Artvin’de, Arıcılık Çalıştayı

0
614

ARTVİN-Artvin’de, arıcılığın mevcut durumu ve sektörün sorunları konulu çalıştay düzenlendi.

Artvin Valiliği ile Artvin İl Gıda Tarım ve Hayvancılık Müdürlüğünce “Artvin’de Kalkınma ve Yatırım Seferberliği”  kapsamında Artvin DSİ 26. Bölge Müdürlüğü Toplantı Salonunda yapılan çalıştay’a,  Artvin Valisi Ömer Doğanay, Artvin Milletvekili İsrafil Kışla İl Gıda Tarım ve Hayvancılık Müdürü Dursun Okur, Hayvancılık Genel Müdürü Yardımcısı İbrahim Özcan, Tarım Reformu Genel Müdür Yardımcısı Faruk Rıfatoğlu, Gıda ve Kontrol Genel Müdürlüğü Hayvan Sağlığı ve Karantina Daire Başkanı Dr. Özhan Türkyılmaz, Bitkisel Üretim Genel Müdürlüğü İyi Tarım Uygulamaları Organik Tarım Daire Başkanı Sabahat Güllüoğlu,İl Genel Meclis Başkanı Hasan Dilberoğlu, ilçe kaymakamları, daire başkanları ve arı üreticileri çok sayıda vatandaş katıldı.

※ ※ ※

Görev Maddesi 1:
Alıntı metnin “Artvin’de, Arıcılık Çalıştayı” ifadesinden “sayıda vatandaş katıldı.” ifadesine kadar olan kısmını kelimesi kelimesine yazın.
Görev Maddesi 2:
Alıntı metne göre aşağıdaki soruları yanıtlayın.
(a) Çalıştayın konusu neydi?
(b) Çalıştay hangi seferberlik kapsamında düzenlendi?
(c) Çalıştay hangi salonda yapıldı?
Görev Maddesi 3:
Alıntı metinde çalıştaya katılan ve adı geçen kişilerin tümünü sıralayın.

Veri Kesiti:
※ ※ ※

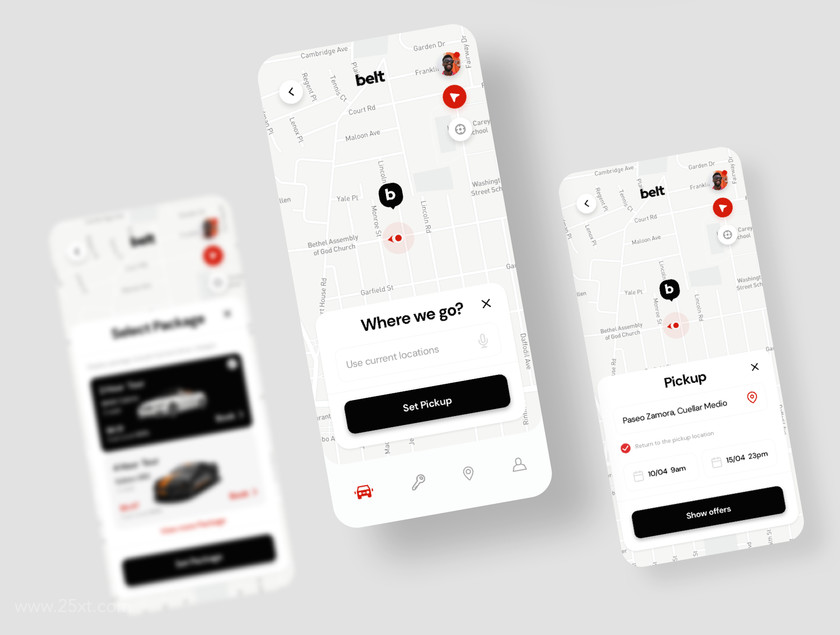 25xt-484437 Belt App UI kit3.jpg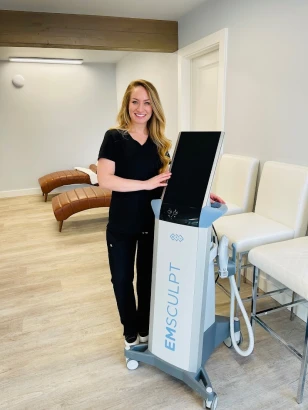 the-medical-spa-at-integrated-wellness-3.jpg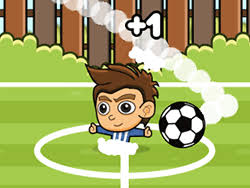 Play y8 football league at pomu.com. Juegos De Football En Gamepost Com Juega A Los Mejores Juegos Online Gratis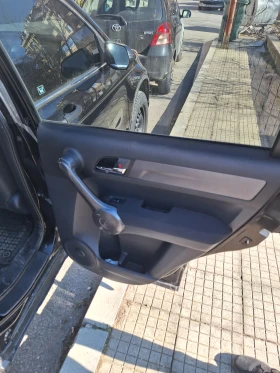 Honda Cr-v - 6800 лв. - 77345969 11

※ ※ ※

Çözümlü Yanıt 1:
Artvin’de, Arıcılık Çalıştayı

0
614

ARTVİN-Artvin’de, arıcılığın mevcut durumu ve sektörün sorunları konulu çalıştay düzenlendi.

Artvin Valiliği ile Artvin İl Gıda Tarım ve Hayvancılık Müdürlüğünce “Artvin’de Kalkınma ve Yatırım Seferberliği”  kapsamında Artvin DSİ 26. Bölge Müdürlüğü Toplantı Salonunda yapılan çalıştay’a,  Artvin Valisi Ömer Doğanay, Artvin Milletvekili İsrafil Kışla İl Gıda Tarım ve Hayvancılık Müdürü Dursun Okur, Hayvancılık Genel Müdürü Yardımcısı İbrahim Özcan, Tarım Reformu Genel Müdür Yardımcısı Faruk Rıfatoğlu, Gıda ve Kontrol Genel Müdürlüğü Hayvan Sağlığı ve Karantina Daire Başkanı Dr. Özhan Türkyılmaz, Bitkisel Üretim Genel Müdürlüğü İyi Tarım Uygulamaları Organik Tarım Daire Başkanı Sabahat Güllüoğlu,İl Genel Meclis Başkanı Hasan Dilberoğlu, ilçe kaymakamları, daire başkanları ve arı üreticileri çok sayıda vatandaş katıldı.

Çözümlü Yanıt 2:
(a) Arıcılığın mevcut durumu ve sektörün sorunları.
(b) “Artvin’de Kalkınma ve Yatırım Seferberliği” kapsamında.
(c) Artvin DSİ 26. Bölge Müdürlüğü Toplantı Salonunda.

Çözümlü Yanıt 3:
Ömer Doğanay
İsrafil Kışla
Dursun Okur
İbrahim Özcan
Faruk Rıfatoğlu
Dr. Özhan Türkyılmaz
Sabahat Güllüoğlu
Hasan Dilberoğlu